- Born: 31 December 1911 village of Kharera in Bharatpur, Murshidabad, Bengal Presidency, British India (Present day in West Bengal)
- Died: September 6, 1989 (aged 77)
- Resting place: Banani graveyard
- Education: Calcutta Medical College
- Occupation: Physician
- Spouse: Sakina Ibrahim
- Awards: Full list

= Muhammad Ibrahim =

Bangladeshi physician (1911–1989)

Muhammad Ibrahim (মোহাম্মদ ইব্রাহিম; – 6 September 1989) was a Bangladeshi physician. He established Bangladesh Institute of Research and Rehabilitation in Diabetes, Endocrine and Metabolic Disorders (BIRDEM), the diabetes health-care and research institute complex in 1980. The Government of Bangladesh awarded him National Professor and the Independence Day Award in 1978.

==Education==
Ibrahim earned MBBS degree from Calcutta Medical College in 1938. He became MRCP in 1949. He was made a Fellow of College of Chest Physicians (FCCP) in 1950.

== Career ==
Ibrahim established Diabetic Association of Pakistan (later Diabetic Association of Bangladesh) on 28 February 1956. He also founded Diabetic Association in Karachi and Lahore, West Pakistan, in 1964.

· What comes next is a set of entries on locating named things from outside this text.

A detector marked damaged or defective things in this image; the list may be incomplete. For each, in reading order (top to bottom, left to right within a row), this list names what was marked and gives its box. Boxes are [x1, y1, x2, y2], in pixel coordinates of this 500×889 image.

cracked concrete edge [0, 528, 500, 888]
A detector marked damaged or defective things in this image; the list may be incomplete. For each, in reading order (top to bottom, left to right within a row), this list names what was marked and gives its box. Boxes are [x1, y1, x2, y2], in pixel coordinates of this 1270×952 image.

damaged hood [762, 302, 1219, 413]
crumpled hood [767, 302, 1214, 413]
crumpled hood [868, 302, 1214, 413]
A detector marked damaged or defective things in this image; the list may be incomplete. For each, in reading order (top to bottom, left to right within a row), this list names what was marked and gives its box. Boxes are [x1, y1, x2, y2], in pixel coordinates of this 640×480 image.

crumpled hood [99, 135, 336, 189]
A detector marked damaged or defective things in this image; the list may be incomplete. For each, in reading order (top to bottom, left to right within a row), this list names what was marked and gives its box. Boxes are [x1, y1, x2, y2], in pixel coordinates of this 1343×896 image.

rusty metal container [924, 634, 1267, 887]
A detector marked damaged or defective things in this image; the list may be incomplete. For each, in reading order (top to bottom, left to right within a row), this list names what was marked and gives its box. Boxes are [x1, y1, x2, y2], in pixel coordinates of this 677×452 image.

Ibrahim established the diabetes health-care and research institute complex, BIRDEM at Dhaka in 1980 where the out-patients centre of the Bangladesh Diabetic Association was shifted to. The institute is housed in two buildings, named the Ibrahim Memorial Diabetes Centre after his death in 1989. In recognition of its innovative, extensive and high quality service it was designated in 1982 as a "WHO-Collaborating Centre for Developing Community-oriented Programs for Prevention and Control of Diabetes." It is the first such centre in Asia. He established the Bangladesh Institute of Research and Training for Applied Nutrition (BIRTAN) and Rehabilitation and Vocational Training Centre (RVTC) in Dhaka to develop low-cost nutrition, and to give vocational training to poor and unemployed diabetics.

Ibrahim served as an adviser to the president, with the rank of minister in-charge of the Ministry of Health and Population Control, in the mid-1970s.

Ibrahim took part in drafting the government's first population control policy and setting up National Population Council.

Ibrahim was a founder fellow at the Islamic World Academy of Sciences, Amman, Jordan in 1986.

==Awards==
- Independence Day Award (1979)
- Gold Medal by Begum Zebunnesa and Kazi Mahbubullah Trust (1981)
- Gold Medal by Mahbub Ali Khan Memorial Trust (1985)
- Gold Medal by Comilla Foundation, Comilla (1986)
- Gold Medal by Khan Bahadur Ahsanullah Memorial Trust (1989)
- Gold Medal by Islamic Foundation Bangladesh (1989)

==Personal life and legacy==
Ibrahim's death anniversary is observed as the Diabetic Service Day to endorse and honor his contribution to socio-medicare services.